The exceedingly talented cast is headed by mezzo Daniela Mack, whose previous work in Handel at Santa Fe barely prepared me for this star turn. She dominates the action with her dramatic intensity and soaring voice. Tenor Joseph Gaines is spectacular as the music-hall comedian, a triple-threat with his acting, dancing and singing. Baritone Troy Cook uses his resonant voice superbly as the husband John Cree. Daniel Belcher, Matt Boehler, Deanna Breiwick, Jason Ferrante, Jonathan McCullough, Maren Montalbano, Melissa Parks, Thomas Shivone and Daniel Taylor complete the versatile cast.

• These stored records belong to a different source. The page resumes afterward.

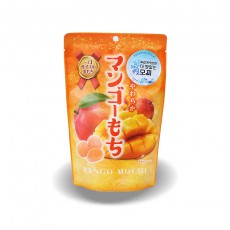 6000 망고 모찌스탠드팩 130g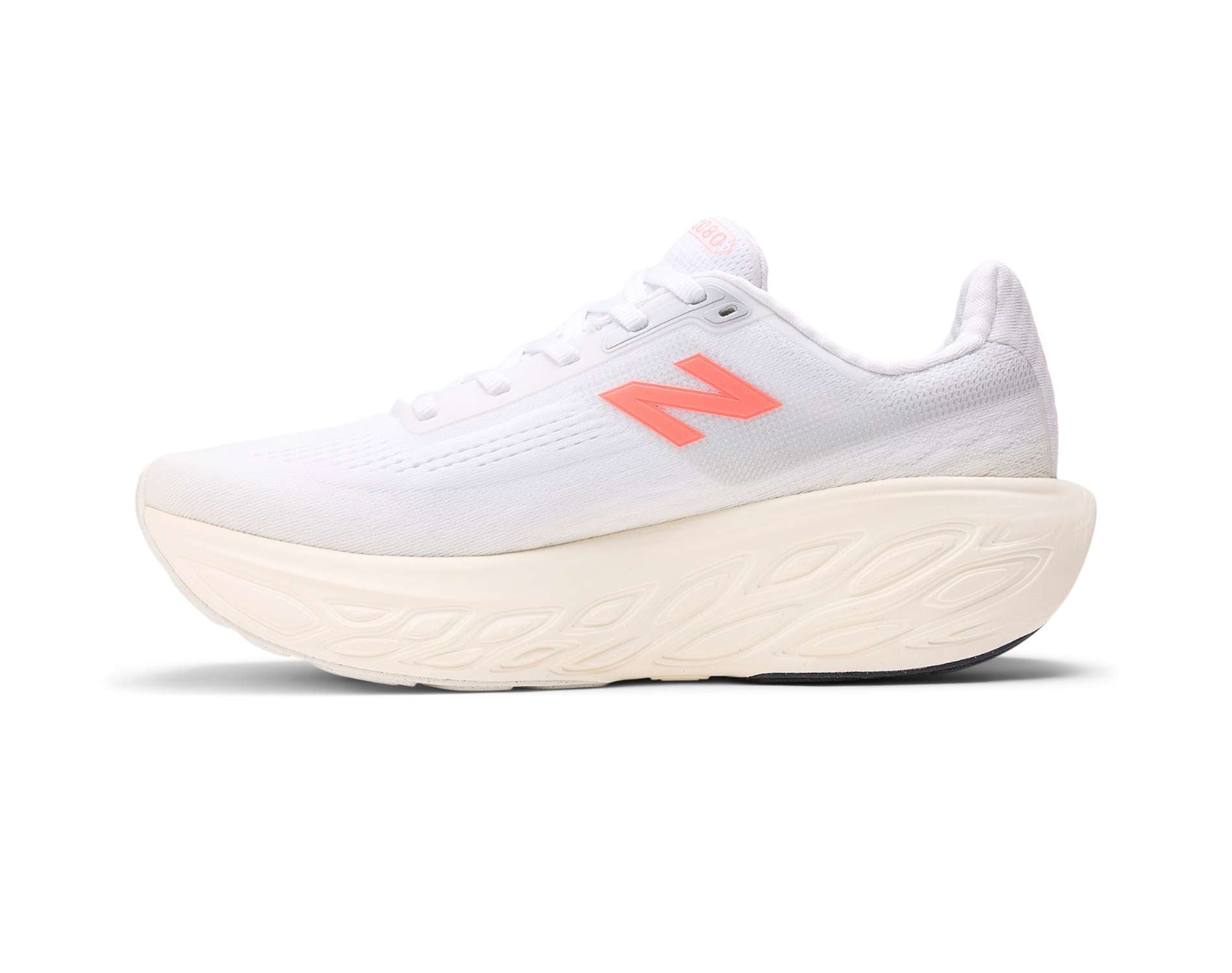 New Balance 1080 V14 Womens
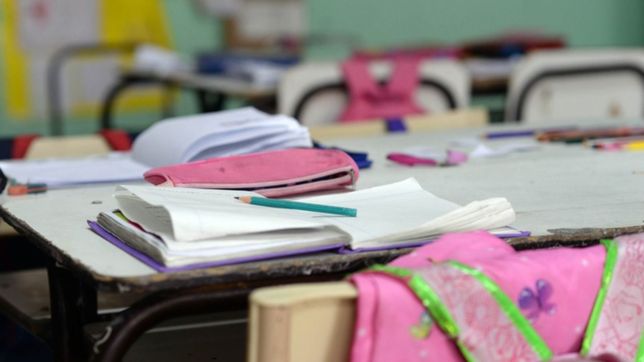 los colegios privados de la plata pediran un nuevo aumento de las cuotas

Puts’s orchestral writing supplies colorful mood — and horror — while his vocal writing is melodically singable. The characters are given grand solo opportunities. When we see a work labeled as a “chamber opera” we imagine delicate orchestration, primarily with soft strings. Puts’s score for 16 players, however, is deliciously variegated. The orchestral sound has rich and colorful texture, with good use of snarling brass. Corrado Rovaris conducted the riveting performance.

David Schweizer (with years of experience for Joseph Papp and Lincoln Center) directs the 28 scenes with fluidity, moving rapidly among courtroom, police station, music hall, the streets of London and the British Museum. Set and costumes were designed by David Zinn, choreography is by Jesse Robb, and the crucial projections are by Alexander V. Nichols.

After the real murderer or murderers are revealed, you may wonder if there’s a reason to see the opera a second or third time. Indeed there is. After all, we go back to Rigoletto even when we know who’s in that body bag. Elizabeth Cree is worth repeated viewings for its vivid characters, ingenious development and gripping music.

Running Time: 95 minutes, with no intermission.

Daniela Mack and Troy Cook. Photo by Steven Pisano.
Troy Cook and Daniela Mack. Photo by Steven Pisano.

Elizabeth Cree plays through Saturday, September 23, 2017, and is presented by Opera Philadelphia at the Perelman Theater of the Kimmel Center for the Performing Arts – 300 South Broad Street in Philadelphia, PA. Tickets may be purchased online.